Suppose your class contains an array of char that is used to store the string data. You do not need to "mark the end of the array"; the array has a specific size that is set at compile-time. You do need to know how much of that space is actually being used; the null-terminator on the string data accomplishes that for you - but you can get better performance by actually remembering the length. Also, a "string" class with a statically-sized char buffer is not very useful at all, because that buffer size is an upper limit on the length of strings you can have.
So a better string class would contain a pointer of type char*, which points to a dynamically allocated (via new[]) array of char s. Again, it makes no sense to "mark the end of the array", but you will want to remember both the length of the string (i.e. the amount of space being used) and the size of the allocation (i.e. the amount of space that may be used before you have to re-allocate).
When you are copying from std::string, use the iterators begin(), end() and you don't have to worry about the NULL - in reality, the NULL is only present if you call c_str() (in which case the block of memory this points to will have a NULL to terminate the string.) If you want to memcpy use the data() method.

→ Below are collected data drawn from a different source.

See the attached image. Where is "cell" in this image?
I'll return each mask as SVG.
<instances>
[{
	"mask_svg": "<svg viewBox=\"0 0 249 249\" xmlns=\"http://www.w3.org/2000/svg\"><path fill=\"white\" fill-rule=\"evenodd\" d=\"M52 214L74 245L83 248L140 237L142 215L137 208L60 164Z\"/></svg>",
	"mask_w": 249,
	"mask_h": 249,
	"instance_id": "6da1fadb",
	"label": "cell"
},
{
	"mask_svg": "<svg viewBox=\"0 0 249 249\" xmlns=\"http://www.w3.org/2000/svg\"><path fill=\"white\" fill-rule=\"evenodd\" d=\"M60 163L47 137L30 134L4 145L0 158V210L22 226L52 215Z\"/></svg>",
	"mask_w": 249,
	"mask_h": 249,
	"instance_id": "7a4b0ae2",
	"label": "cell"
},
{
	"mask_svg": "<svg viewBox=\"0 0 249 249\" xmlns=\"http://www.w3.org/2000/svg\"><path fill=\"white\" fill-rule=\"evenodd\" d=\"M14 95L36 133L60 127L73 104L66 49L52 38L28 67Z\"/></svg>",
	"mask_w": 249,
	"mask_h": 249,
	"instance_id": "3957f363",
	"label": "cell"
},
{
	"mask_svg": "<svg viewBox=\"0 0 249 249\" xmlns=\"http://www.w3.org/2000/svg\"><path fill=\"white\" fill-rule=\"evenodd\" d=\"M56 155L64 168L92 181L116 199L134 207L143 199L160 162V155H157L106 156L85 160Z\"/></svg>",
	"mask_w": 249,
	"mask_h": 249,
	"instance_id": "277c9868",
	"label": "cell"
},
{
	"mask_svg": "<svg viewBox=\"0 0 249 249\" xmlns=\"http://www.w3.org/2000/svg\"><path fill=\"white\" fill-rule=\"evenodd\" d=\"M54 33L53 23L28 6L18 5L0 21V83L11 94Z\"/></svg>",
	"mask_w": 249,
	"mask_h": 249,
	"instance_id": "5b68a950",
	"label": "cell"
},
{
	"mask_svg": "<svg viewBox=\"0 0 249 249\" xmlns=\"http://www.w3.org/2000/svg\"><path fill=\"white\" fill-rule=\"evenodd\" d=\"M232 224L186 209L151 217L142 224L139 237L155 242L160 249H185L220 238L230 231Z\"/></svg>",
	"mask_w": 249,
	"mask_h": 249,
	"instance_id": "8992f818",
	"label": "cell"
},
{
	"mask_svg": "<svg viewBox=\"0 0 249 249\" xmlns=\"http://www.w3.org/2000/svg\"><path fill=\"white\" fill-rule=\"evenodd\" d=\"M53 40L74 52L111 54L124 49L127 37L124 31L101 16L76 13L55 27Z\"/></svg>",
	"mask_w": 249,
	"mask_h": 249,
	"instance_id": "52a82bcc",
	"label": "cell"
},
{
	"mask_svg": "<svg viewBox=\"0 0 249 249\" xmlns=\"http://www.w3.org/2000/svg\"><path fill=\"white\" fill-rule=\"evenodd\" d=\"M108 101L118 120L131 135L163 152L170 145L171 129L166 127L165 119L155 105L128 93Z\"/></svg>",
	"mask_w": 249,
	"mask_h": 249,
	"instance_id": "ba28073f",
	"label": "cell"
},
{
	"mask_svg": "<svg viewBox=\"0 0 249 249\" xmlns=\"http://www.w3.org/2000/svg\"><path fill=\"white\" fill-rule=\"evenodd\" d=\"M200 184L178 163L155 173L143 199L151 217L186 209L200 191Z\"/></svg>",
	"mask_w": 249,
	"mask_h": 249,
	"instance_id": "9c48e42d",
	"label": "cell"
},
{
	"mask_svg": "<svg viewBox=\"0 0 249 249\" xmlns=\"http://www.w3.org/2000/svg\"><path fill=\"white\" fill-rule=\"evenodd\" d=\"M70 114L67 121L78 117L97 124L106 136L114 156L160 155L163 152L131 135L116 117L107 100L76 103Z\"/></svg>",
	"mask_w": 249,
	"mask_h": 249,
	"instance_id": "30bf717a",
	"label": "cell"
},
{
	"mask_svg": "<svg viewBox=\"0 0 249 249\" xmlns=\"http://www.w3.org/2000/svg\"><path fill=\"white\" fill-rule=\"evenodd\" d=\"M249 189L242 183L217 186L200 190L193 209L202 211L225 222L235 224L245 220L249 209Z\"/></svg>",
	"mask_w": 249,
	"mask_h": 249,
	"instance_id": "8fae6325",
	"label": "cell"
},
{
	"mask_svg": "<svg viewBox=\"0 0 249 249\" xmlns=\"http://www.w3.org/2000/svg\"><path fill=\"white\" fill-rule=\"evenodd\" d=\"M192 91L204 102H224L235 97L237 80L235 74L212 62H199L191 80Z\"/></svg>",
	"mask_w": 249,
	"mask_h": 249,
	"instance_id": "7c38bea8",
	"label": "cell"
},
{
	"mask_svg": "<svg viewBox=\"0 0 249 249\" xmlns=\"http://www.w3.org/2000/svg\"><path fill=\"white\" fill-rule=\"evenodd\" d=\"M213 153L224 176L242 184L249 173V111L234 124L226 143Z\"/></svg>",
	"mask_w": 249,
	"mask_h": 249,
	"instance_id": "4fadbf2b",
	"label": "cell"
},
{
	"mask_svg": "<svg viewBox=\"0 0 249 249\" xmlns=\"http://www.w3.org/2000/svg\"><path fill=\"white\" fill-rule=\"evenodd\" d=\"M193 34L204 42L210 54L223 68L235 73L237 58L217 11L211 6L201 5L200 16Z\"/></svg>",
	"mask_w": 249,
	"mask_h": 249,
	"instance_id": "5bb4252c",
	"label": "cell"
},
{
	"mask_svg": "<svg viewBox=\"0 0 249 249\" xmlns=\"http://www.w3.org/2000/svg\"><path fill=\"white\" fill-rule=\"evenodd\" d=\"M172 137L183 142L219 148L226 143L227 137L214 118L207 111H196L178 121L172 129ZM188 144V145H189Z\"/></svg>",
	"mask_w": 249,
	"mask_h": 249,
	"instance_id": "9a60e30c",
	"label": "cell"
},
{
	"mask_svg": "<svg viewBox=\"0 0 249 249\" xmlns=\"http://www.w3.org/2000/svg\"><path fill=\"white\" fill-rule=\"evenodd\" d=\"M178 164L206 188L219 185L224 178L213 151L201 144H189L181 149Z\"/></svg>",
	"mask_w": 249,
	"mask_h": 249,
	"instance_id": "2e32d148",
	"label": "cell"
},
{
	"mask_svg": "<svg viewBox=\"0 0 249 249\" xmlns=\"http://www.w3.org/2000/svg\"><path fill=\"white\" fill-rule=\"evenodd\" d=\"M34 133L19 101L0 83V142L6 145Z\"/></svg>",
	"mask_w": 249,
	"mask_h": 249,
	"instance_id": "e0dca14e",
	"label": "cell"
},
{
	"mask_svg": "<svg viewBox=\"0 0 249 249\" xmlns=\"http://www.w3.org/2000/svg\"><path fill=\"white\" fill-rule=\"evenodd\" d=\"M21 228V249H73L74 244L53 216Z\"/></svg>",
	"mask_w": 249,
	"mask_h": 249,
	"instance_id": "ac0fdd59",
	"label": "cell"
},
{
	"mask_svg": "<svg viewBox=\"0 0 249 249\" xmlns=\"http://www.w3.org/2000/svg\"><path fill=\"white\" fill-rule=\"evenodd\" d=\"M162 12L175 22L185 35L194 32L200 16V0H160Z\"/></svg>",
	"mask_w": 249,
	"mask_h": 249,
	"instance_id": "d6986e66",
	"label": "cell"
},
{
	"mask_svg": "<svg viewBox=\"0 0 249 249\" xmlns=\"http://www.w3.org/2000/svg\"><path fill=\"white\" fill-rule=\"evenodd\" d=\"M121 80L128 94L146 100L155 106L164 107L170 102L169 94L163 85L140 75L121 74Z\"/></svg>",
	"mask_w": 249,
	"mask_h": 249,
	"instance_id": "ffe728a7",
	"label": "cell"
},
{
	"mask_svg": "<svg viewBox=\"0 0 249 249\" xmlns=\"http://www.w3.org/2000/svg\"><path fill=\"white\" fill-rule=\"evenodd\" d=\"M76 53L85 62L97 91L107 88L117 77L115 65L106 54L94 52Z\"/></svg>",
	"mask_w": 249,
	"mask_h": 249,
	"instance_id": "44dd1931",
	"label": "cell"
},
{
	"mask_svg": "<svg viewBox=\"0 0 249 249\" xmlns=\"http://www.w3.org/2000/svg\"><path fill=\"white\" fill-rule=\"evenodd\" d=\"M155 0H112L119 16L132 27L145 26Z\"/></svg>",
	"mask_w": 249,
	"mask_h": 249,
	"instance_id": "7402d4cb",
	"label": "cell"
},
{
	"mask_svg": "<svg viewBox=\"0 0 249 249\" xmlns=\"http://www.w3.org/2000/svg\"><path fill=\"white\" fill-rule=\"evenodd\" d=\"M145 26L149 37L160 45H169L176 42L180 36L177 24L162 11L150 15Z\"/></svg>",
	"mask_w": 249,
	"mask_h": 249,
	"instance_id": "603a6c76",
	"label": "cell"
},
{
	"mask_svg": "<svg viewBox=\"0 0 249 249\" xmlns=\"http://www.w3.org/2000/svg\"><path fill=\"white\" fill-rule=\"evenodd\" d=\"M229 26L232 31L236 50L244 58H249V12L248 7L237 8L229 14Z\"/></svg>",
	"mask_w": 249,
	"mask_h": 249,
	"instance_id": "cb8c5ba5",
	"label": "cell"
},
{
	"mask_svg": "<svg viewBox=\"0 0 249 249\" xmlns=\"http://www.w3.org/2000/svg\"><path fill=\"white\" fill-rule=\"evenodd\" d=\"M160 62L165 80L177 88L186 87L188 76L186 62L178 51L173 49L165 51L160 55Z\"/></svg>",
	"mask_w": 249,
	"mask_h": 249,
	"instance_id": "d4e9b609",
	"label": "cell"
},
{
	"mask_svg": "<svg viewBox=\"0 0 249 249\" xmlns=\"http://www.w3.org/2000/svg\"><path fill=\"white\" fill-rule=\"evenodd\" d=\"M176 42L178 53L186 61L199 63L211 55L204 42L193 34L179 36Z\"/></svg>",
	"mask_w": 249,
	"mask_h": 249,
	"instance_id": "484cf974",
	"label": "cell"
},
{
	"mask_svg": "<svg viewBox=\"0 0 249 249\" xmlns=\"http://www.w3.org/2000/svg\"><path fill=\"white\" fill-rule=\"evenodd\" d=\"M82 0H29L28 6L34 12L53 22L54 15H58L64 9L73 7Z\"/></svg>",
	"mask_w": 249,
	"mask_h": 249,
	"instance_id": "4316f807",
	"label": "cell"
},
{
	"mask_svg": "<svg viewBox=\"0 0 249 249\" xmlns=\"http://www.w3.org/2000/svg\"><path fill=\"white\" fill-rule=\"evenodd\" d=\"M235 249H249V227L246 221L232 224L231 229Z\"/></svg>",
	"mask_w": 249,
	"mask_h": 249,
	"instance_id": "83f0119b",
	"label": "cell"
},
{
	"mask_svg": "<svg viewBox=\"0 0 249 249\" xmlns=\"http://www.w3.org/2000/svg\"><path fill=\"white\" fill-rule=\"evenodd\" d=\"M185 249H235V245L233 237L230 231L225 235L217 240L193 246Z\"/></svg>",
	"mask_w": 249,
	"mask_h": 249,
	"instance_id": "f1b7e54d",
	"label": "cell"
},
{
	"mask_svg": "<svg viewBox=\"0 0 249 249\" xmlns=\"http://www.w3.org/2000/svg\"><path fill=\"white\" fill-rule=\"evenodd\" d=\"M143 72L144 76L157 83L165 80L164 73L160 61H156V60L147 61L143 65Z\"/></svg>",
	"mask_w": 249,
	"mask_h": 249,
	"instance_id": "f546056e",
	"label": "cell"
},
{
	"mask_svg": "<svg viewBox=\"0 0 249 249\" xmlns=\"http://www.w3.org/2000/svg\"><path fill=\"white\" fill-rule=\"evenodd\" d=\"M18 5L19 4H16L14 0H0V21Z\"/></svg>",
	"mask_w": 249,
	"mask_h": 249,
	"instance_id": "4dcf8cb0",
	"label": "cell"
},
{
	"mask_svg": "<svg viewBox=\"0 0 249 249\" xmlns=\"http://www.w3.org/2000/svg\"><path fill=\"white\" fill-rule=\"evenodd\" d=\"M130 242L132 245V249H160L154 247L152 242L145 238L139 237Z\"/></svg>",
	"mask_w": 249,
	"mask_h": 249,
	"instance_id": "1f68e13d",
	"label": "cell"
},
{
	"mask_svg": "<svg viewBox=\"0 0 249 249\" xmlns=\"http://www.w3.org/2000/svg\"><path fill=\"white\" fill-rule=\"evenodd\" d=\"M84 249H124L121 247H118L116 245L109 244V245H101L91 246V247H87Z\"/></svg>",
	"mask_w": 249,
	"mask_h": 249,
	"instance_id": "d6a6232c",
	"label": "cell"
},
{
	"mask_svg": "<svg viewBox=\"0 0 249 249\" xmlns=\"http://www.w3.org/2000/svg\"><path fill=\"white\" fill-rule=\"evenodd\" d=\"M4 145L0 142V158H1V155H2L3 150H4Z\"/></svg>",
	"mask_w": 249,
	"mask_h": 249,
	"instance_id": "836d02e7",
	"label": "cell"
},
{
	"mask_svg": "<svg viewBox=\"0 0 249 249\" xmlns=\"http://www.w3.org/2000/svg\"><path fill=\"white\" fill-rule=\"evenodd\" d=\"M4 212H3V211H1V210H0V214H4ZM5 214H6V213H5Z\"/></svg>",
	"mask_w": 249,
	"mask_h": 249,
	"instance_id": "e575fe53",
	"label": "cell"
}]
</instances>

Why don't you follow the pattern used by vector - store the number of elements within your container class, then you know always how many values there are in it:
vector<string> myVector;
size_t elements(myVector.size());
Instantiating a string with x where const char* x = 0; can be problematic. See this code in Visual C++ STL that gets called when you do this:
_Myt& assign(const _Elem *_Ptr)
{ // assign [_Ptr, <null>)
_DEBUG_POINTER(_Ptr);
return (assign(_Ptr, _Traits::length(_Ptr)));
}
static size_t __CLRCALL_OR_CDECL length(const _Elem *_First)

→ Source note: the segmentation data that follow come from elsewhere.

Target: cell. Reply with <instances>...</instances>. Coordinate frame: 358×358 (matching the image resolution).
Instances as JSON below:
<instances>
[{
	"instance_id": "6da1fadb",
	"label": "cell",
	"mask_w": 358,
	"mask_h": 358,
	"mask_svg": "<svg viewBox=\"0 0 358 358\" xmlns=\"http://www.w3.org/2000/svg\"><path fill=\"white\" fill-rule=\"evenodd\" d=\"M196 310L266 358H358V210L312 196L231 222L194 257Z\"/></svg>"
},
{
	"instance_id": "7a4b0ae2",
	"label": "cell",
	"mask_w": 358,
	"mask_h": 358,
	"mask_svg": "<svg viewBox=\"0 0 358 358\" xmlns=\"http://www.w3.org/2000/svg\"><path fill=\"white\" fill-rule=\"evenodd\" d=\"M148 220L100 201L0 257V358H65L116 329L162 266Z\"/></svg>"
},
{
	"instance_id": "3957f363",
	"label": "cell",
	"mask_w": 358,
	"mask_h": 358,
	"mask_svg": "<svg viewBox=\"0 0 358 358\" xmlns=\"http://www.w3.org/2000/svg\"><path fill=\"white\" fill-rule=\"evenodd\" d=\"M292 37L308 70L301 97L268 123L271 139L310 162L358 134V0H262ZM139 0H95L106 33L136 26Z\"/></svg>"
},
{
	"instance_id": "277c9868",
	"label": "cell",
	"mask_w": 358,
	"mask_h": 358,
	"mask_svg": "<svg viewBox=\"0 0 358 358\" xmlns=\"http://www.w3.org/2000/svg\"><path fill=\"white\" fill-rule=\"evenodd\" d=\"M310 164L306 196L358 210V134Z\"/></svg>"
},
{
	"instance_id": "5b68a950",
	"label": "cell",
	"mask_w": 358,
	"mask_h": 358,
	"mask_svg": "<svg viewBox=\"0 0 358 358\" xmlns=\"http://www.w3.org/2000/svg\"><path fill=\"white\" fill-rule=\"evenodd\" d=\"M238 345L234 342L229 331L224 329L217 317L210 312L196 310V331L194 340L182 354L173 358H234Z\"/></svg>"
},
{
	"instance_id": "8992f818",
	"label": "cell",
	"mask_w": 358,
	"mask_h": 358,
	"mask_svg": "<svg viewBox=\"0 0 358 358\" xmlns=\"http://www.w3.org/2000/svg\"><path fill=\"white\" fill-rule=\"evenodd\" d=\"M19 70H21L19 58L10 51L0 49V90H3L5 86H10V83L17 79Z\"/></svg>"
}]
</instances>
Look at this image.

{ // find length of null-terminated string
return (_CSTD strlen(_First));
}
#include "Maxmp_crafts_fine_wheels.h"
MaxpmContaner maxpm;
maxpm.add("Hello");
maxpm.add(""); // uh oh, adding an empty string; should I worry?
maxpm.add(0);
At this point, as a user of MaxpmContainer who had not read your documentation, I would expect the following:
strcmp(maxpm[0],"Hello") == 0;
*maxpm[1] == 0;
maxpm[2] == 0;
Interference between the zero terminator at position two and the empty string at position one is avoided by means of the "interpret this as a memory address" operator *. Position one will not be zero; it will be an integer, which if you interpret it as a memory address, will turn out to be zero. Position two will be zero, which, if you interpret it as a memory address, will turn out to be an abrupt disorderly exit from your program.